5月16日に開催された今市隆二さんのソロコンサートRILY'S NIGHT/LOST"R"宇都宮公演に参加した。とても楽しかったあの記憶をどこかに残したい…この気持ちを時折思い出したい。そんな思いで今文字に書き起こしている。いわば自分のためのメモの役割も果たしている備忘録noteなのでファンの方々は色々と大目に見てもらえたら嬉しい。


いきなりだが私は今市隆二さんが作る音楽がめちゃくちゃ好きだ。彼の音楽について掘り下げいきたい所だが私は義務教育を除いたアカデミックな場所で音楽を学んだことはないし、音楽の専門的な知識も皆無と言っていいので彼の音楽について深く掘り下げることはできない。だが彼の音楽が好きな理由は何となく分かっている。多分これは彼が影響を受けたと公言しているアーティストNe-Yoを始めとした00年代R&Bに私自身も強い影響を受けている部分があるからだと思う。まず私の音楽のバイブルはNe-Yoである。幼少期は母の車から流れる彼の曲を聴きながら育った。もし「あなたの一番記憶に残っている曲は何?」と問われたら間違いなく「Ne-YoのBecause of you」と答える。他にもSo SickやMiss Independent、リアーナとのコラボ曲Hate That I Love You などCDが擦り切れるほど聴いた。

練習問題 >>
[1] コンサートの備忘録の中で、筆者が聴いてきたNe-Yoの曲として挙げられている曲名をすべて書き出しなさい。
[2] コンサートの備忘録のうち、「5月16日に開催された今市隆」で始まり「Love You などCDが擦り切れるほど聴いた。」で終わる部分を、「母」を「父」に置き換えて書き直しなさい。
[3] コンサートの備忘録の続きを、最後の文の後から書き進めなさい。

空間推論データセットの抜粋
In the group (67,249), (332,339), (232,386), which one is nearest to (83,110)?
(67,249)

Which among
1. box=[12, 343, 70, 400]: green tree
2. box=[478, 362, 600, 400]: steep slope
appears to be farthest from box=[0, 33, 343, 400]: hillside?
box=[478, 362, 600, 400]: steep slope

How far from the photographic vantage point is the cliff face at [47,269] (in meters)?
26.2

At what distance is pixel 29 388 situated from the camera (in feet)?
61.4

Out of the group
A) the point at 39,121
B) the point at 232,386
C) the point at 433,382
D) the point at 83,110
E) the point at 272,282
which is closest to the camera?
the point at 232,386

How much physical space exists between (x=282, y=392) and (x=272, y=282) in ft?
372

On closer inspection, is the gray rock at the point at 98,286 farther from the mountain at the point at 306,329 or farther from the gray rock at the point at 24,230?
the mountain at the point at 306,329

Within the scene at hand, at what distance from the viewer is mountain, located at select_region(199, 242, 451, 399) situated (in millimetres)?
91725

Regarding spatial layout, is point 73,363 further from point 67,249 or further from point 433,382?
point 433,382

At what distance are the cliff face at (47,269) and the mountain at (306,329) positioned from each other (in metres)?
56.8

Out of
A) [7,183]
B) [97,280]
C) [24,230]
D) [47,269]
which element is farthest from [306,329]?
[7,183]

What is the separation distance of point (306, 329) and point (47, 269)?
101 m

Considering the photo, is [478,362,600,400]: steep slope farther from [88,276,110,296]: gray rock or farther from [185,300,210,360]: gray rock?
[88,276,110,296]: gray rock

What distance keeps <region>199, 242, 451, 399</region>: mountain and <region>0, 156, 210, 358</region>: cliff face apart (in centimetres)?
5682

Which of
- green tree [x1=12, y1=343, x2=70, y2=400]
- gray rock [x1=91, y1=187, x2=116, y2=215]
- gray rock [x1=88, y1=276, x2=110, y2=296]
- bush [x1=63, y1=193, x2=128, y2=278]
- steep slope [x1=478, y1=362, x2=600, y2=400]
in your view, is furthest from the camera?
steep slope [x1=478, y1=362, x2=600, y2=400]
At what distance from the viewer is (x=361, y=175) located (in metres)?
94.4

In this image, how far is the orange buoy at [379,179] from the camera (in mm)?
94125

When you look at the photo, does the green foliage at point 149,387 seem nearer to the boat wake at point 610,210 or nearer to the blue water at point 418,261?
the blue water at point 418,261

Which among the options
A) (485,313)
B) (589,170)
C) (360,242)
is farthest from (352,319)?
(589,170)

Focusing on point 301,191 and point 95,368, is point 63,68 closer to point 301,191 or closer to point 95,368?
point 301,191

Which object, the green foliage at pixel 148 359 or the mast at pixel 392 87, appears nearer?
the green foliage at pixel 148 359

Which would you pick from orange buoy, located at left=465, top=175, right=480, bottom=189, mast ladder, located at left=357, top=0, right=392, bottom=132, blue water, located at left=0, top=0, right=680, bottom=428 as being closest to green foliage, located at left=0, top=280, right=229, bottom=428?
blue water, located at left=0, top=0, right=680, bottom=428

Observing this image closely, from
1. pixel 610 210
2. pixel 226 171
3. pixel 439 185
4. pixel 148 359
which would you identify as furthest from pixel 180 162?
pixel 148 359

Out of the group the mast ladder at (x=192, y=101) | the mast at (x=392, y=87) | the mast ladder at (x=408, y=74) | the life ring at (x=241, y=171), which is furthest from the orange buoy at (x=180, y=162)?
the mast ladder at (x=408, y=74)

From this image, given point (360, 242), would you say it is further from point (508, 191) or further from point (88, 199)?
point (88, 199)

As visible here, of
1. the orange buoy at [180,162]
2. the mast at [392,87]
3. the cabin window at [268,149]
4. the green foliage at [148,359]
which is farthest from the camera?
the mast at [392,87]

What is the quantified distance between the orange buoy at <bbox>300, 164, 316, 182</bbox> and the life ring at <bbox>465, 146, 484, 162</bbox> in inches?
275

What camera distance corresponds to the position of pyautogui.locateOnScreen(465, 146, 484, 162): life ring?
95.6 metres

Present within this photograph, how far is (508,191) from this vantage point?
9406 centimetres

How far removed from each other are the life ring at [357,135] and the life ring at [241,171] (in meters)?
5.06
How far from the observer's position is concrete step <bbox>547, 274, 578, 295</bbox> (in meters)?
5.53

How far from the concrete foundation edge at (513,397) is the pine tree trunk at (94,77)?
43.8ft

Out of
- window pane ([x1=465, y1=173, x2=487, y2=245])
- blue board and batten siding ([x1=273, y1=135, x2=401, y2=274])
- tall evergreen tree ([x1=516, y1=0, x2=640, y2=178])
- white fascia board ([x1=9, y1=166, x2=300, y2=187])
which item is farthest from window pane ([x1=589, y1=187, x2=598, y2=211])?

解答例 >>
[1] Because of you、So Sick、Miss Independent、Hate That I Love You

[2]
5月16日に開催された今市隆二さんのソロコンサートRILY'S NIGHT/LOST"R"宇都宮公演に参加した。とても楽しかったあの記憶をどこかに残したい…この気持ちを時折思い出したい。そんな思いで今文字に書き起こしている。いわば自分のためのメモの役割も果たしている備忘録noteなのでファンの方々は色々と大目に見てもらえたら嬉しい。


いきなりだが私は今市隆二さんが作る音楽がめちゃくちゃ好きだ。彼の音楽について掘り下げいきたい所だが私は義務教育を除いたアカデミックな場所で音楽を学んだことはないし、音楽の専門的な知識も皆無と言っていいので彼の音楽について深く掘り下げることはできない。だが彼の音楽が好きな理由は何となく分かっている。多分これは彼が影響を受けたと公言しているアーティストNe-Yoを始めとした00年代R&Bに私自身も強い影響を受けている部分があるからだと思う。まず私の音楽のバイブルはNe-Yoである。幼少期は父の車から流れる彼の曲を聴きながら育った。もし「あなたの一番記憶に残っている曲は何?」と問われたら間違いなく「Ne-YoのBecause of you」と答える。他にもSo SickやMiss Independent、リアーナとのコラボ曲Hate That I Love You などCDが擦り切れるほど聴いた。

[3]
彼の曲を聴くと車の中の匂いや車窓から見た光景を何十年と経った今でも鮮明に思い出せる。大人となった今 過去を振り返ると彼のコンサートに出向いたり新曲を逐一チェックするようなNe-Yoの大ファンだったとは言えないが私の思い出に色濃く、人生に強く影響を与えた音楽だったと思う。そんな00年代R&B育ちの私が海外のR&B楽曲から影響を受けている今市隆二さんのソロ楽曲にハマらない訳がなかった。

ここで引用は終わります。